The preferred radiopharmaceutical for radiopeptide therapy at the time of writing is 177Lu-octreotate. The major Australian clinical experience with 177Lu-octreotate to date comprises approximately 200 GEP-NET patients treated at Peter MacCallum Cancer Centre, Melbourne and Fremantle Hospital, Perth since 2005. Experience at these centres is consistent with outcomes of the large retrospective series from Europe. The major obstacle to the wider availability of 177Lu-octreotate is lack of an established path for formal registration and funding of what is effectively a clinician-sponsored therapy for an orphan disease.
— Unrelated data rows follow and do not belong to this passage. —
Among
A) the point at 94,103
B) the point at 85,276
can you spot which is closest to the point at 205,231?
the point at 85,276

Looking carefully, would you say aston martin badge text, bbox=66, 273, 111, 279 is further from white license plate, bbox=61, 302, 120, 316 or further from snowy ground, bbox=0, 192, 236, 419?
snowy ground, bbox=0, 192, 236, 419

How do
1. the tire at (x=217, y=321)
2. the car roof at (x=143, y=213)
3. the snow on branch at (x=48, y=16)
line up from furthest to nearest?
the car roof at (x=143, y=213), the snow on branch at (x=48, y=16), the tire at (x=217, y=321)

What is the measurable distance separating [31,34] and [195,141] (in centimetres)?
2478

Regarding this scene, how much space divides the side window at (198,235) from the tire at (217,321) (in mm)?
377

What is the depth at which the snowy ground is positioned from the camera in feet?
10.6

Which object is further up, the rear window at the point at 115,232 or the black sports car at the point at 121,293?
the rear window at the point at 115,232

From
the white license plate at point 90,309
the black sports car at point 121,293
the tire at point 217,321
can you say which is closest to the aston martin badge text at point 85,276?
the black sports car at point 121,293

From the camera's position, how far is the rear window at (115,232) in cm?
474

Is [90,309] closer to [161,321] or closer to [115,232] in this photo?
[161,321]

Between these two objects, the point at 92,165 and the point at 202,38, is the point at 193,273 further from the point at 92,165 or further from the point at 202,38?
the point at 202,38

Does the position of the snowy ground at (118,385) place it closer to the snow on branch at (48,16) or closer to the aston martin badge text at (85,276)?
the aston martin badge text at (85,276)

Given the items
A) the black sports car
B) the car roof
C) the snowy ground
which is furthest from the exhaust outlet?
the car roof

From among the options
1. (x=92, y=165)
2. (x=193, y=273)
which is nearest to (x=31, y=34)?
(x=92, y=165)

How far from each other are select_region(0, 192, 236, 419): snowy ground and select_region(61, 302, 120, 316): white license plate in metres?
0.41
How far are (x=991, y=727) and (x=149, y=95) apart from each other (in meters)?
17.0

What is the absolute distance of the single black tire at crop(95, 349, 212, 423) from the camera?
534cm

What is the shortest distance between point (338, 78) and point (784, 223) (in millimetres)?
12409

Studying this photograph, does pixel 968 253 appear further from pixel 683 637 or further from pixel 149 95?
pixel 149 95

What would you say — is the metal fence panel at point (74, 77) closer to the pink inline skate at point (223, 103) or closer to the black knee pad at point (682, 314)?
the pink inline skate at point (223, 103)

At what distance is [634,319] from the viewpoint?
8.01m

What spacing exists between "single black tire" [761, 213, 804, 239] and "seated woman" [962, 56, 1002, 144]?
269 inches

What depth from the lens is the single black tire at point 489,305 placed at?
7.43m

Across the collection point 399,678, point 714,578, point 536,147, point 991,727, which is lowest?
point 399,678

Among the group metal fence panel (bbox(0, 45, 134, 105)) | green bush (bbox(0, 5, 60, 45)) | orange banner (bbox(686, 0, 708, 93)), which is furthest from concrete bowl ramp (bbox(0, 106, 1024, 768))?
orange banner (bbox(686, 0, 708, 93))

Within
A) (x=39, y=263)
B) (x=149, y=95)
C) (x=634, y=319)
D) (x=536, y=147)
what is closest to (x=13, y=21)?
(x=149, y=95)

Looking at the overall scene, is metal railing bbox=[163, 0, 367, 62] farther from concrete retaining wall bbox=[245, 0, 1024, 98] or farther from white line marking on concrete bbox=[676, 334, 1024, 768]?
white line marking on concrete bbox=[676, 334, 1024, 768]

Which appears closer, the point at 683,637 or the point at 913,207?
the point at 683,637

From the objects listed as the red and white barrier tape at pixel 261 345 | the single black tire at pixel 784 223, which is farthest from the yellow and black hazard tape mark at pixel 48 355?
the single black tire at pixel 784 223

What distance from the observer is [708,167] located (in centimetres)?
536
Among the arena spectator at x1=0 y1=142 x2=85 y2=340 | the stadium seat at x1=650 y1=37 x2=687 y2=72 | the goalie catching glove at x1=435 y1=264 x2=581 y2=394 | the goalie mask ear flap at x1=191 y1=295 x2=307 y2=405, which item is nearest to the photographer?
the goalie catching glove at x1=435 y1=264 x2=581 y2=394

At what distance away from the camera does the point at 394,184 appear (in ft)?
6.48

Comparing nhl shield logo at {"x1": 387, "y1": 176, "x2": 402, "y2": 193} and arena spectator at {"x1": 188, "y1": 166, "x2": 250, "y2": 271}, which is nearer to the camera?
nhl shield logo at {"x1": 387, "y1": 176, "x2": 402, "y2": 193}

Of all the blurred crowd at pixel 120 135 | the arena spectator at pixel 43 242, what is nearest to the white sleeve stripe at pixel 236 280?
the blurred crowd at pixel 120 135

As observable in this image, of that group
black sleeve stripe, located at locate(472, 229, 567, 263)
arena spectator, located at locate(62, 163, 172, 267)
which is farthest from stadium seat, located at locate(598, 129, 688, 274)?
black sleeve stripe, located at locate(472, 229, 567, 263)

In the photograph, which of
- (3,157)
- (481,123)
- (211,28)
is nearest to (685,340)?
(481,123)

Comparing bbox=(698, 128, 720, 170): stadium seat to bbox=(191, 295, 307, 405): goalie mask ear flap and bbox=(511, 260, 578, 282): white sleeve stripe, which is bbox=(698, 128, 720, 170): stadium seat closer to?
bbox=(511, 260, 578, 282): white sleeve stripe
If the funding issues can be resolved, it is envisaged that this treatment will be available in approximately six designated reference centres across Australia. It is planned that patients with progressive, disseminated, unresectable, low grade GEP-NETs, with appropriate somatostatin receptor avidity demonstrated on diagnostic somatostatin receptor imaging, including 111In-Octreotide SPECT or 68Ga-somatostatin analogue PET studies, will be referred to the State reference centre for radiopeptide treatment. 177LuCl3 is commercially available to Australasian patients directly imported from Europe (IDB, Baarle-Nassau, NL). It is hoped that 177Lu-octreotate may become available through the Australian Nuclear Science and Technology Organisation (ANSTO). The use of identified reference centres will facilitate both gathering of data and national randomised controlled trials using 177Lu-octreotate, with or without radiosensitising chemotherapy.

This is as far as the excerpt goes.